> **Dataset excerpts**:

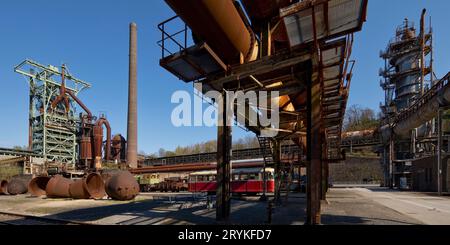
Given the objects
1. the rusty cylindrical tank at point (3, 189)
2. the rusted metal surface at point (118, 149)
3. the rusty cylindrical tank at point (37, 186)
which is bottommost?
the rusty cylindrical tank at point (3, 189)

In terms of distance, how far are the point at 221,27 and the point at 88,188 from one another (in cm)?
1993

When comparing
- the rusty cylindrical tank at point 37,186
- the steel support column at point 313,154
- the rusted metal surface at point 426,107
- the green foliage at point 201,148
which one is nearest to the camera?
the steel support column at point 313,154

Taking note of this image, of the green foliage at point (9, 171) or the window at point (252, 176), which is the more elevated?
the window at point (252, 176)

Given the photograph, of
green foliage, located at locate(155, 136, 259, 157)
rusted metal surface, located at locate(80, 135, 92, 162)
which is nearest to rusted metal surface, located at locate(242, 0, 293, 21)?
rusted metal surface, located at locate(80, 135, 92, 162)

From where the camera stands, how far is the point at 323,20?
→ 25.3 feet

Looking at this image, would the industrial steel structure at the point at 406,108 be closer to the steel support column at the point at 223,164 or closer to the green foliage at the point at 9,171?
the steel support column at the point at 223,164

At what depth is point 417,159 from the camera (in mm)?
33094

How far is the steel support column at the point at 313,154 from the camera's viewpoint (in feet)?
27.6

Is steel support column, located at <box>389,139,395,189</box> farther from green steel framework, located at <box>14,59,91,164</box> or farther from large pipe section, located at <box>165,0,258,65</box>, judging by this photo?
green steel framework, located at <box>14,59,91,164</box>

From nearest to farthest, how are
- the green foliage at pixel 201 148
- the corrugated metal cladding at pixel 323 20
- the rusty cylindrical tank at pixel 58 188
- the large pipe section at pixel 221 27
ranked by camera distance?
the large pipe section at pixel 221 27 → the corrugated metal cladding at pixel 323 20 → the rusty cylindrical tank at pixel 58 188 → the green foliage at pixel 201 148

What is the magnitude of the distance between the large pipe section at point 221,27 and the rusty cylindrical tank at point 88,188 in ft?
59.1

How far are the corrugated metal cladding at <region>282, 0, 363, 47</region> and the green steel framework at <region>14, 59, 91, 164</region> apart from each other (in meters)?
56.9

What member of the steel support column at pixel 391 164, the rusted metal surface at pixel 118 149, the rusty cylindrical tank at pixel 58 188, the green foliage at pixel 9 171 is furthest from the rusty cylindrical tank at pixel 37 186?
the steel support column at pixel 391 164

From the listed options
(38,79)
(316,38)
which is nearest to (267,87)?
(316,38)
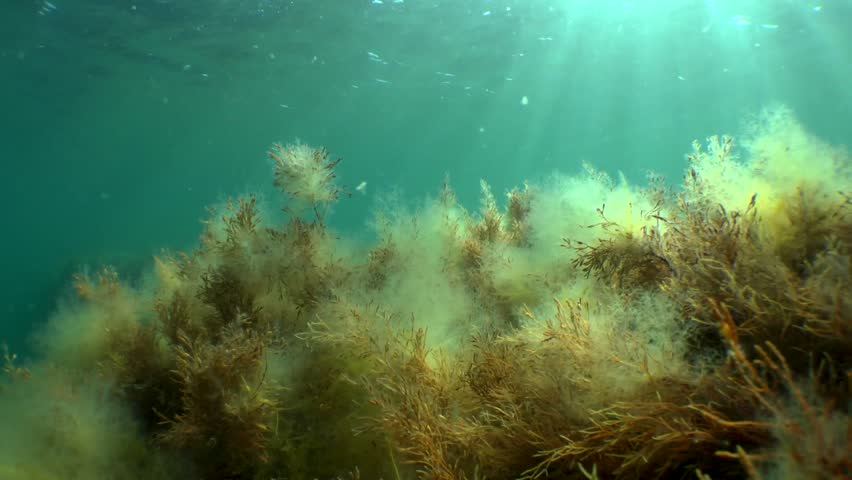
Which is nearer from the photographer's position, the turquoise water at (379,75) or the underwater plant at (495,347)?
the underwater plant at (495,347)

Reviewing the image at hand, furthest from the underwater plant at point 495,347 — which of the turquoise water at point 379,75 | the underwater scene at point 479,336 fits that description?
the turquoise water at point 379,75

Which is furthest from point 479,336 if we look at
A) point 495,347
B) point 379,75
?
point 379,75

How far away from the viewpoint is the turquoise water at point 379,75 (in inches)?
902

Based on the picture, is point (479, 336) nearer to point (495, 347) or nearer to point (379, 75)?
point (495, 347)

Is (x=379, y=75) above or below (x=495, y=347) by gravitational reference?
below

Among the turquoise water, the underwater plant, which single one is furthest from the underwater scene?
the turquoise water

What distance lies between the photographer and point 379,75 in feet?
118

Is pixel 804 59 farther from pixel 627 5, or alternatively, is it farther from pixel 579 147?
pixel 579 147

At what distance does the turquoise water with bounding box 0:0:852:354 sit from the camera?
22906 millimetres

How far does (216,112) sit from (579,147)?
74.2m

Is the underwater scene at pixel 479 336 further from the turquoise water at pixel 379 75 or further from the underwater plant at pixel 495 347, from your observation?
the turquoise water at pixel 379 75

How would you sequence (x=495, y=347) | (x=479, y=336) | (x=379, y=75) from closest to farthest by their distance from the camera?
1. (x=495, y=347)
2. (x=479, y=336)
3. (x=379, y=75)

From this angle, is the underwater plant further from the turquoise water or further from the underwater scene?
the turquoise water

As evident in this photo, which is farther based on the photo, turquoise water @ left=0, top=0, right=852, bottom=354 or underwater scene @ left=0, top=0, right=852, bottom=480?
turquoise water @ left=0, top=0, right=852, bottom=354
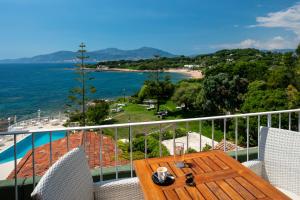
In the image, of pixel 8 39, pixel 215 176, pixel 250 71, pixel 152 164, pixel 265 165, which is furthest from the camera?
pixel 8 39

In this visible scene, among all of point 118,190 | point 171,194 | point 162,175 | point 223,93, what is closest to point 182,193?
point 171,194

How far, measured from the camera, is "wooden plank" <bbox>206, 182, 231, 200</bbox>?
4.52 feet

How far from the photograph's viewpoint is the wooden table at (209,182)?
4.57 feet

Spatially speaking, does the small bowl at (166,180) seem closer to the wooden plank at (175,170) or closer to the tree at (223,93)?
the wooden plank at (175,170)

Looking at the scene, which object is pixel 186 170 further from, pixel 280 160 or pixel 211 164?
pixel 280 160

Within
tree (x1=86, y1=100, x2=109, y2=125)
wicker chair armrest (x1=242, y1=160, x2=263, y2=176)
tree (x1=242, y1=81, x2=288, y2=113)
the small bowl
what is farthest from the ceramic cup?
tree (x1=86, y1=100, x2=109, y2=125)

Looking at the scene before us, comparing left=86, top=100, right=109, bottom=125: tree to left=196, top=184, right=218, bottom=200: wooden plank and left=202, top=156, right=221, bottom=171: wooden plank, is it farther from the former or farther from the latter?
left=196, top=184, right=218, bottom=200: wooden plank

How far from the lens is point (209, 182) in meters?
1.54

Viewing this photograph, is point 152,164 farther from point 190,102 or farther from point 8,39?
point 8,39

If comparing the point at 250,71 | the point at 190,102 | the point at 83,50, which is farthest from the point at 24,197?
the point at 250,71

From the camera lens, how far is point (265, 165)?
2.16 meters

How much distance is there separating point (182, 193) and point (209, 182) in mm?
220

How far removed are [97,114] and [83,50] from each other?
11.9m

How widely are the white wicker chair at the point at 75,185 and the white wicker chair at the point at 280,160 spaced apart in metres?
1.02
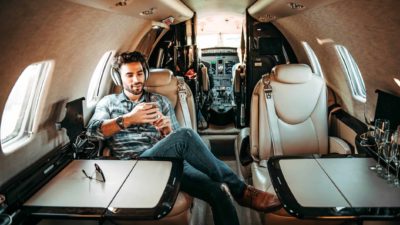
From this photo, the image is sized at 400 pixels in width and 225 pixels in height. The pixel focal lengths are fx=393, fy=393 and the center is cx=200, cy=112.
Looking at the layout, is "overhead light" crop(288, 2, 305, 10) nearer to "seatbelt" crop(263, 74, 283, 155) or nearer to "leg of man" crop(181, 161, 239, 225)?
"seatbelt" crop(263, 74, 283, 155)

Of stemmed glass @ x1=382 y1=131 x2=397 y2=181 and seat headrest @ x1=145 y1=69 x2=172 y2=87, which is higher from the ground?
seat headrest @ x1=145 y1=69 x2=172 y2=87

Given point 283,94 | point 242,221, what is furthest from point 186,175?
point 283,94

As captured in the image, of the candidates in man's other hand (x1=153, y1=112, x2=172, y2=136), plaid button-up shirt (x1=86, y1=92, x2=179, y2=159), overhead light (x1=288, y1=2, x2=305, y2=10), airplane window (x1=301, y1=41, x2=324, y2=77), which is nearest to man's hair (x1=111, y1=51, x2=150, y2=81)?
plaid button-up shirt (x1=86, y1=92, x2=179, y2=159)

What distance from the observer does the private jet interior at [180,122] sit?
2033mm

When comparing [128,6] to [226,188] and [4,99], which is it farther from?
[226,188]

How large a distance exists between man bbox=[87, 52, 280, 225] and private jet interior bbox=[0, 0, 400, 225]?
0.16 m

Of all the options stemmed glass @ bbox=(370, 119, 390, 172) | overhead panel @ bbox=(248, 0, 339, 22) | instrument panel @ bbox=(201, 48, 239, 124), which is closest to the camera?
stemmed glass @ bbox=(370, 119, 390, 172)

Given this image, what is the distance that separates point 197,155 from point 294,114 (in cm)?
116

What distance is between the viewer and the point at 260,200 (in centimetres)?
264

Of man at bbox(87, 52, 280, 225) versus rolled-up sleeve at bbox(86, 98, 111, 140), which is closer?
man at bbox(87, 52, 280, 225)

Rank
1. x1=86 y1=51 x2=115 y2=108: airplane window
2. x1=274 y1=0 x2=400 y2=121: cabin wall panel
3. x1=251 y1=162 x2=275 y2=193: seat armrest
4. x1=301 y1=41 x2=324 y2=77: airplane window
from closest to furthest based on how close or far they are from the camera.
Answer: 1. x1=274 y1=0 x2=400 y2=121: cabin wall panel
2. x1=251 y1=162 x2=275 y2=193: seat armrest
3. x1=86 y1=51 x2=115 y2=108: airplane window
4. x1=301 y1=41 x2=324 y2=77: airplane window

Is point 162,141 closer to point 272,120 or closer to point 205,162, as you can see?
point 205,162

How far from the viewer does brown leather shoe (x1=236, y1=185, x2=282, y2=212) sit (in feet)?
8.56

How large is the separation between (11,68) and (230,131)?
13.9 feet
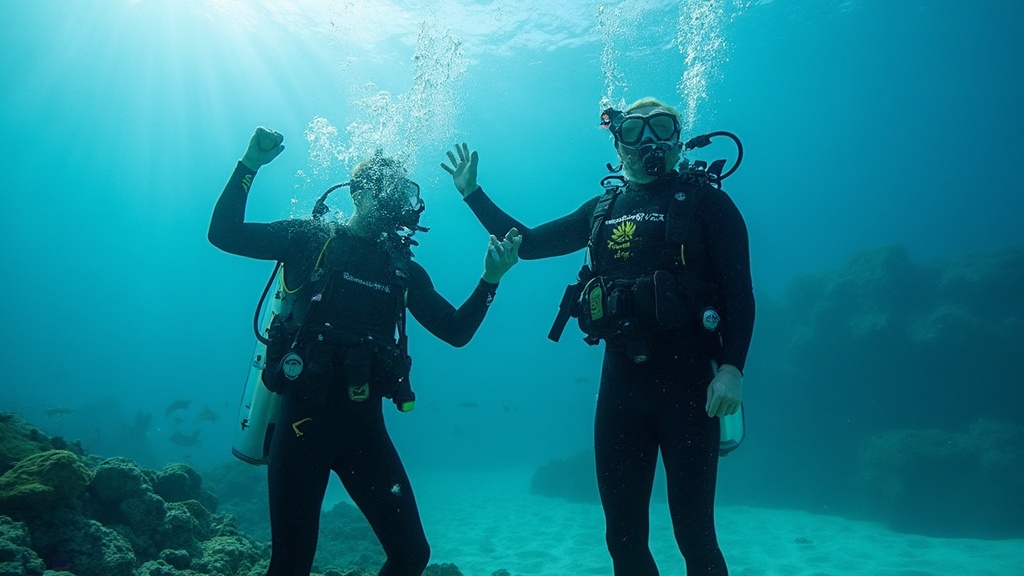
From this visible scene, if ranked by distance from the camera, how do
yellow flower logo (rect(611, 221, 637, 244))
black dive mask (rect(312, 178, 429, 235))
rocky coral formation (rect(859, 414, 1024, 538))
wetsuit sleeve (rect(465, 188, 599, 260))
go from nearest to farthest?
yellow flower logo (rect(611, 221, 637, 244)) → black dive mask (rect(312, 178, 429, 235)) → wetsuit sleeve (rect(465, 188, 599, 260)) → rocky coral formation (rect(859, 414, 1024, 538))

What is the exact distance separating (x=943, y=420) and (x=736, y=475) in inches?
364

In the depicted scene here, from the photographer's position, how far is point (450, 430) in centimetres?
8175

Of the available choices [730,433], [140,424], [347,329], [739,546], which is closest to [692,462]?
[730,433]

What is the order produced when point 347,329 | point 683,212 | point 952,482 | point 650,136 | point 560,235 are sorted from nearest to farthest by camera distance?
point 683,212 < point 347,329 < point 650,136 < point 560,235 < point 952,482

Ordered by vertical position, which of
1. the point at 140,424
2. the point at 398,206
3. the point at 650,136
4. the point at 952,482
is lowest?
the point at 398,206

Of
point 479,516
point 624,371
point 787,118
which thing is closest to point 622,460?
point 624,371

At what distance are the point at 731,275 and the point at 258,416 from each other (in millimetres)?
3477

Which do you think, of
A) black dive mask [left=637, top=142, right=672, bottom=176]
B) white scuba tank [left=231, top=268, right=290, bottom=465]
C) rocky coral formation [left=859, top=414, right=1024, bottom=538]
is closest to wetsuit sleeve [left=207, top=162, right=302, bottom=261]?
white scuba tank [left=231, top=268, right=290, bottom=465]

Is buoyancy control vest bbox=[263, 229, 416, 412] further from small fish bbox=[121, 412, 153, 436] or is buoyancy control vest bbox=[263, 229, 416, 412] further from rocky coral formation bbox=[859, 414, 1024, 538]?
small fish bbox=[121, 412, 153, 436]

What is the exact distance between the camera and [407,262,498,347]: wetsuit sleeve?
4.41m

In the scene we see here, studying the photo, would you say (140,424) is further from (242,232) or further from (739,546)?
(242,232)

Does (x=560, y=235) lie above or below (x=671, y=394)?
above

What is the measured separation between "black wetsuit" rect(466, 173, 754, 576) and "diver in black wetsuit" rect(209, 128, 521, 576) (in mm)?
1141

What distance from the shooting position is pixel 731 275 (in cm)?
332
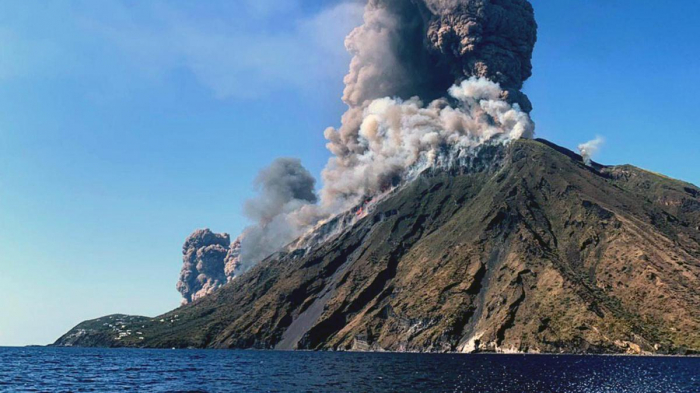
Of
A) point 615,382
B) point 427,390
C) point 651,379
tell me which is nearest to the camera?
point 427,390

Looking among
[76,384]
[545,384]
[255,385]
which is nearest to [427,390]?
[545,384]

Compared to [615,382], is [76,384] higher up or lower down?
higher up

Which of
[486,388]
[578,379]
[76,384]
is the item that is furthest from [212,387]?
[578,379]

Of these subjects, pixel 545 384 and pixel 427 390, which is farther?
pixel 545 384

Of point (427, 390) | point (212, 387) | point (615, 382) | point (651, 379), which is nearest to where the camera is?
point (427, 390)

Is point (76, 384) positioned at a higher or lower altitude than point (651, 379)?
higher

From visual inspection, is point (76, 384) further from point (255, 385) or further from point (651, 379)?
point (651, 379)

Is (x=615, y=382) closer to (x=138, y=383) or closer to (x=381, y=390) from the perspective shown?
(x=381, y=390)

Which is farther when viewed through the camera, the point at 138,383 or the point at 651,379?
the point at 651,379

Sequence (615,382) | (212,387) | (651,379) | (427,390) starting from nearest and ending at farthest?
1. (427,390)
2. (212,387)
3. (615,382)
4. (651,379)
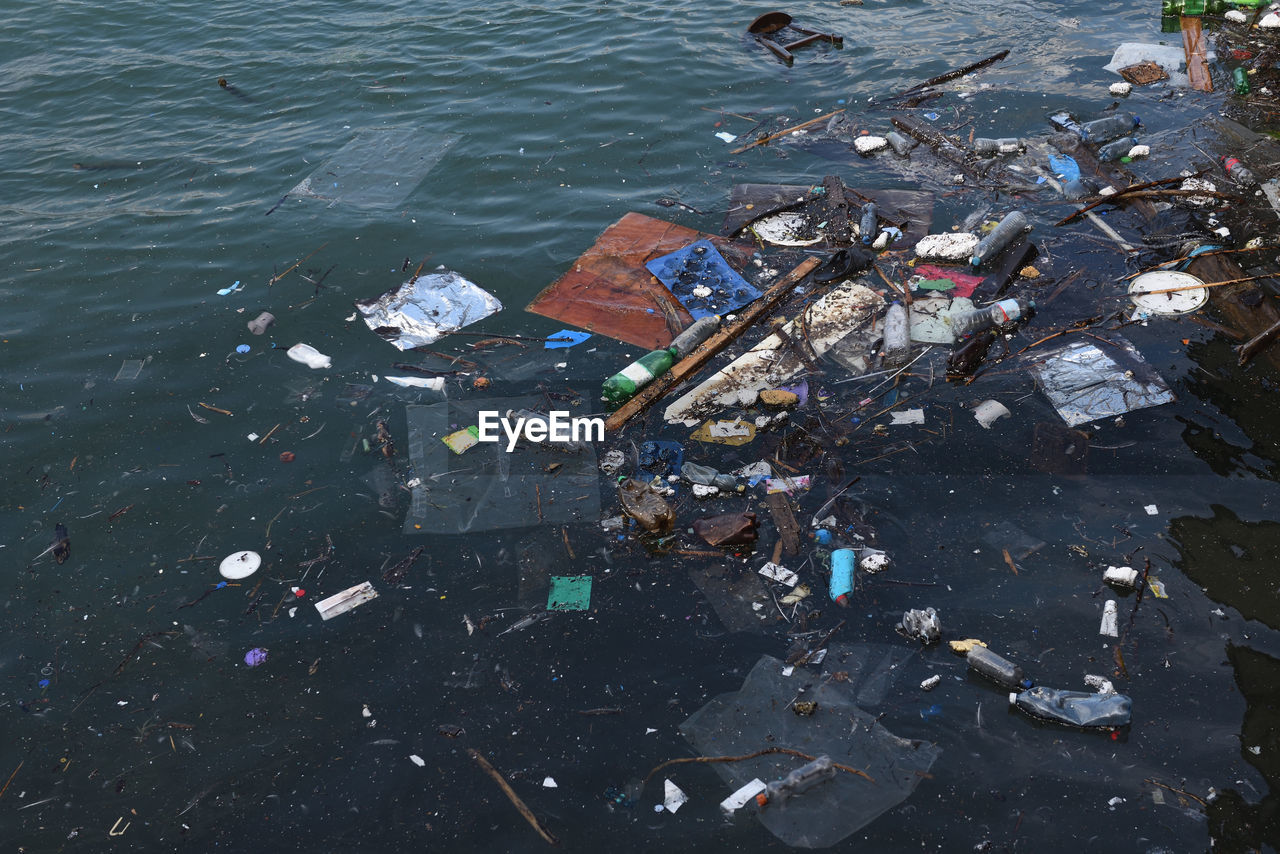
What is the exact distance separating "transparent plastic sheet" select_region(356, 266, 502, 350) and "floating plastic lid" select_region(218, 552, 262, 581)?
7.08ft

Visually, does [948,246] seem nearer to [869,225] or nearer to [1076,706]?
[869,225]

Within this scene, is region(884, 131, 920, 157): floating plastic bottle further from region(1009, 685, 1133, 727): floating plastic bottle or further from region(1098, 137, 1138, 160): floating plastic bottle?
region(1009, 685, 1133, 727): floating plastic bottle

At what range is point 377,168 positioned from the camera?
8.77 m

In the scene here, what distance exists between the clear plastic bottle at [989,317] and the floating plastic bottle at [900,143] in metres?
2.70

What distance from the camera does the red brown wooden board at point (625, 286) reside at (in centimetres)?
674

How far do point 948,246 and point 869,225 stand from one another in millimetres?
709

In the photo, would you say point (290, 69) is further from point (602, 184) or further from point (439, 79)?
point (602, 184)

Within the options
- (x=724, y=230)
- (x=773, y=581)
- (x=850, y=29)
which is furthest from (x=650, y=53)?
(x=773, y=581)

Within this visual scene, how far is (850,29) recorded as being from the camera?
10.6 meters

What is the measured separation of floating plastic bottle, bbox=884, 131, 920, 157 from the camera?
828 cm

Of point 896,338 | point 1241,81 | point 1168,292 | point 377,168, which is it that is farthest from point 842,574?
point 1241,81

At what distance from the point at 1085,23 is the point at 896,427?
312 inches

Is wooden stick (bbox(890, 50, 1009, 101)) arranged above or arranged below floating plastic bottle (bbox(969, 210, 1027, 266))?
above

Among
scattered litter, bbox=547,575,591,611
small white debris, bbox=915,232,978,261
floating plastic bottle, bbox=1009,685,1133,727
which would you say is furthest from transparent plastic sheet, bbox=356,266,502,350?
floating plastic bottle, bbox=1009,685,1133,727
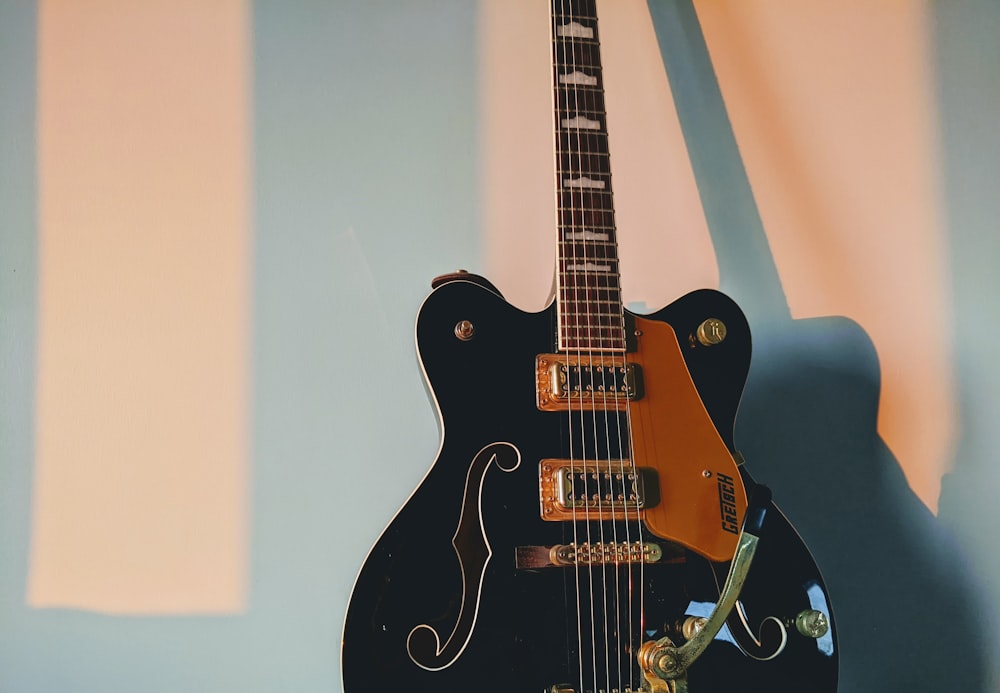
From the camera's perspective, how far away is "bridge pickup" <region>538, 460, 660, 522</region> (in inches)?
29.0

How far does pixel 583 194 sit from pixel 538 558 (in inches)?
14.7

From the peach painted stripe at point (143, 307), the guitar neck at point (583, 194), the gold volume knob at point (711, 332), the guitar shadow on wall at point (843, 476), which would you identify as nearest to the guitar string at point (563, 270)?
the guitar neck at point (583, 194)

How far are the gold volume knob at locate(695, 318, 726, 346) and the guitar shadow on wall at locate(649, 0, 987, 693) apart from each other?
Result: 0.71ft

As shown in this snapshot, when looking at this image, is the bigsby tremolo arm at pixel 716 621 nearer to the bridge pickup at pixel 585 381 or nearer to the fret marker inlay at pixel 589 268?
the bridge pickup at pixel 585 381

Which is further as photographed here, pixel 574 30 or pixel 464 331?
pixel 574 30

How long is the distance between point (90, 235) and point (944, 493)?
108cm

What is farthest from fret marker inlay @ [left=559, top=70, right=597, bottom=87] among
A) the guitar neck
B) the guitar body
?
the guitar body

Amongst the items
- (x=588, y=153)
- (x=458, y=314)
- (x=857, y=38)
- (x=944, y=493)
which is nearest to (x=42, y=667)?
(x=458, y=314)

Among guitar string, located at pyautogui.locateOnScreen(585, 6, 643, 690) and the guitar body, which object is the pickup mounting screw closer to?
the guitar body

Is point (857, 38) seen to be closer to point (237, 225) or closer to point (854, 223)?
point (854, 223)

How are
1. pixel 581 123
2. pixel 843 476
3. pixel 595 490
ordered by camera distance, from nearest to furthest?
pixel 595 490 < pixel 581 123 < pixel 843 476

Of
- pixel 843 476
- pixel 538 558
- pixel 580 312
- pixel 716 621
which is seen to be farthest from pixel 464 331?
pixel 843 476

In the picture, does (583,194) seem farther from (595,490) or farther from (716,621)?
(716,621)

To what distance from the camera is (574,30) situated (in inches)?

> **Stated goal**: Reproduce everything in the material above, from the line containing "How would you" down to the line containing "3. (x=379, y=75)", including both of those lines and changing nothing.

> **Result for this task**:
How would you sequence (x=495, y=347) | (x=479, y=336) | (x=379, y=75) from closest to farthest by their distance from the camera?
1. (x=495, y=347)
2. (x=479, y=336)
3. (x=379, y=75)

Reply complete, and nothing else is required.